In the 2024–2025 season, Thibault-DuDonis' Stags won on the road at Arkansas and Wake Forest, while also defeated Big East member Villanova. In the Villanova game, the MAAC preseason player of the year, Janelle Brown, tore her ACL. Despite Brown's absence, the team went 19–1 in the MAAC regular season to win their 2nd straight regular season title. The team then went on to win the MAAC tournament for the 2nd year in a row as well, making them the 1st team to win back-to-back MAAC tournaments since 2019. It was also the first time in program history that the program won back-to-back titles. The team earned a 12-seed in the NCAA tournament, the highest seed in program history at the time.
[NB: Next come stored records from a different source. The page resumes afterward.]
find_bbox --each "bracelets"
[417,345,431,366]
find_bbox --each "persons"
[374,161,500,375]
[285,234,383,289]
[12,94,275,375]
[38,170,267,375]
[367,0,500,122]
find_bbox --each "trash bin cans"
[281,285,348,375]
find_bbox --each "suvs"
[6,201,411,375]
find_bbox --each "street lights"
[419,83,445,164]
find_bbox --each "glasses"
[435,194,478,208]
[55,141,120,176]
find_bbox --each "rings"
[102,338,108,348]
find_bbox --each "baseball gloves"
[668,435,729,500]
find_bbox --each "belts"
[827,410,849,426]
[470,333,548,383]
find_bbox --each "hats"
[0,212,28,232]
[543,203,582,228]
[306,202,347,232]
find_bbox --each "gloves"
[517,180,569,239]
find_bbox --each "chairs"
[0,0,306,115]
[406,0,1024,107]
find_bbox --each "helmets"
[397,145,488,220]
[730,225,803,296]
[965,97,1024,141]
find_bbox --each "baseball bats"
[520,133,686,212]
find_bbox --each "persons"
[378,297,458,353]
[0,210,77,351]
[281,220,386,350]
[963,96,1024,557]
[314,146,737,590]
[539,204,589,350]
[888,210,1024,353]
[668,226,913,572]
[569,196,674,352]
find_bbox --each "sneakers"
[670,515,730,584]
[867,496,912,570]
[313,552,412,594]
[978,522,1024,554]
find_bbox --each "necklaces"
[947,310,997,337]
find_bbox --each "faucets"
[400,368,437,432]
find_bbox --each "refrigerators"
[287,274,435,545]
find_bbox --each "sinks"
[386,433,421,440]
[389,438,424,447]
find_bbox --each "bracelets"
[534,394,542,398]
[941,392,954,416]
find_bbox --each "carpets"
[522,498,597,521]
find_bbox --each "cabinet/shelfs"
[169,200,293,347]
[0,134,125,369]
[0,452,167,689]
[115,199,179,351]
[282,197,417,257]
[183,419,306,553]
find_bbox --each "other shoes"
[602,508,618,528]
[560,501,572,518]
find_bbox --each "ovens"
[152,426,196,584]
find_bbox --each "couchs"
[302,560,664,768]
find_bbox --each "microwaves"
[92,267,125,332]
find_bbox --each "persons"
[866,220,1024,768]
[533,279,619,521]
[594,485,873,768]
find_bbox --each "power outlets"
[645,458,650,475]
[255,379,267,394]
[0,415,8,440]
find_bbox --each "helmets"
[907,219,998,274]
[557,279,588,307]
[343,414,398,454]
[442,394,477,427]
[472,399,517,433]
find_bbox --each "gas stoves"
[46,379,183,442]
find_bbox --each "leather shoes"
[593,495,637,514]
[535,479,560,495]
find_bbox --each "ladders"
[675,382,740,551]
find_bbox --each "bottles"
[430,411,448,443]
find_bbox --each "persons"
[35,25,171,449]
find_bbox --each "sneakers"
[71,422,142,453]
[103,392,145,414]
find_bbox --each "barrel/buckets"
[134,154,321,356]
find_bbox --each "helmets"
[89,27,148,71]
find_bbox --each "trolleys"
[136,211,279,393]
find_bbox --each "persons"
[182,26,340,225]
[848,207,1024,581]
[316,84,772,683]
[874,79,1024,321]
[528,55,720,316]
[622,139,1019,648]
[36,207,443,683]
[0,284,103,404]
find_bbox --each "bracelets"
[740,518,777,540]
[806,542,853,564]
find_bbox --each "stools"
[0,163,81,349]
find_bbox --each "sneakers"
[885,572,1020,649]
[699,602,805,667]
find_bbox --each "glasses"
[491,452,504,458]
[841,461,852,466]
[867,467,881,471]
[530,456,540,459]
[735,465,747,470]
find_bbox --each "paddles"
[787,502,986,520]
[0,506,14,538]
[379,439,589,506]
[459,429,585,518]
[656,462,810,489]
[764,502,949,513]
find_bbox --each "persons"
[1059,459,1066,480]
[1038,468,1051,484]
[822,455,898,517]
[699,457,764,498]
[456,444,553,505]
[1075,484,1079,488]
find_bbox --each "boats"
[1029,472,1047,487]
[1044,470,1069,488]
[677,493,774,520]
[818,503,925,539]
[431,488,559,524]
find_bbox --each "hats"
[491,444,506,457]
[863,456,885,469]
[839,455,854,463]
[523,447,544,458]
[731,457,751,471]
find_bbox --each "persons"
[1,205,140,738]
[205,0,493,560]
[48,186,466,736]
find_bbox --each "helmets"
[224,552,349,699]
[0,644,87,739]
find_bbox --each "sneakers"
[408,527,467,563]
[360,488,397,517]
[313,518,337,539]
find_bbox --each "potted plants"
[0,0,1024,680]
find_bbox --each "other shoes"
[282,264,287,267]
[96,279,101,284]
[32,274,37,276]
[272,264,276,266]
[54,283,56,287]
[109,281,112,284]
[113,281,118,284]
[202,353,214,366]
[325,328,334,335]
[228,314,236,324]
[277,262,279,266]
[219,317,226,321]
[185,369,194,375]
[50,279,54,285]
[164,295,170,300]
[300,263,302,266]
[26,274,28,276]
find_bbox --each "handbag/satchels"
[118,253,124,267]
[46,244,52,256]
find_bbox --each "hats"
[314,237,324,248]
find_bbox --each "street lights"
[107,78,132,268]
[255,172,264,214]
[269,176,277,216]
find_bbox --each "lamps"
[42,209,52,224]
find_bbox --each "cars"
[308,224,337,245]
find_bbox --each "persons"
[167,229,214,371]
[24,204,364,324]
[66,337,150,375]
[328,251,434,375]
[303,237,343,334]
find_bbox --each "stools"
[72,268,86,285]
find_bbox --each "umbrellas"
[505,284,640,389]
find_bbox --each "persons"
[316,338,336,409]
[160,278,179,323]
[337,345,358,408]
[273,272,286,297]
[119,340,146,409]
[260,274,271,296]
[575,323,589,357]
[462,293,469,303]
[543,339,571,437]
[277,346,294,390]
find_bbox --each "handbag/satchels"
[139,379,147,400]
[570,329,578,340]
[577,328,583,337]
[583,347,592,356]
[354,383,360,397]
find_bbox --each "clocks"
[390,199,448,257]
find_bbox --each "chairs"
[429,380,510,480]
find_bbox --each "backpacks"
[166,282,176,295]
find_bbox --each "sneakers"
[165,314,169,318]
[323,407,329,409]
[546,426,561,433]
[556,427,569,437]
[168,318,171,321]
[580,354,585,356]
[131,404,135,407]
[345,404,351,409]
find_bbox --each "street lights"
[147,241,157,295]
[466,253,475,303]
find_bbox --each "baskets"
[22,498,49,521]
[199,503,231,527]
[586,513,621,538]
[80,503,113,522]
In the 2025–2026 season, the Stags cemented their status as one of the premier mid-major programs in the country, reaching #25 in the AP poll for the second time in three seasons. They defeated Villanova and Richmond on the road, while falling to national powers Iowa and UNC by 14 points. They led the nation in three-pointers made per game (over 11), while being top 10 in three-point percentage. They hit 13 or more threes in 11 games, including a program record 20 in a game against St. Peter's. They won the MAAC regular season title (co-champions with Quinnipiac) and the MAAC tournament for the third straight season. It is just the third three-peat in league history and first at Fairfield. Their 11-seed is the highest seed in program history.

==Head coaching record==

Record table
| Season | Team | Overall | Conference | Standing | Postseason |
Fairfield Stags (MAAC) (2022–present)
| 2022–23 | Fairfield | 15–15 | 11–9 | 5th |  |
| 2023–24 | Fairfield | 31–2 | 20–0 | 1st | NCAA First Round |
| 2024–25 | Fairfield | 28–5 | 19–1 | 1st | NCAA First Round |
| 2025–26 | Fairfield | 28–5 | 19–1 | T–1st | NCAA First Round |
| Fairfield: |  | 102–27 (.791) | 69–11 (.863) |  |  |  |  |  |
| Total: |  | 102–27 (.791) |  |  |  |  |  |  |  |
National champion Postseason invitational champion Conference regular season champion Conference regular season and conference tournament champion Division regular season champion Division regular season and conference tournament champion Conference tournament champion

==Honors and personal life==
Thibault was selected as part of the Thirty Under 30 list by Women's Basketball Coaches Association during 2018. In 2024, the Metro Atlantic Athletic Conference and Metropolitan Basketball Writers Association gave her Coach of the Year awards. That year, she was the Kay Yow Award recipient. Thibault was married in 2017. She is the daughter of Mike Thibault and sister to Eric Thibault, both of whom have coached in the WNBA.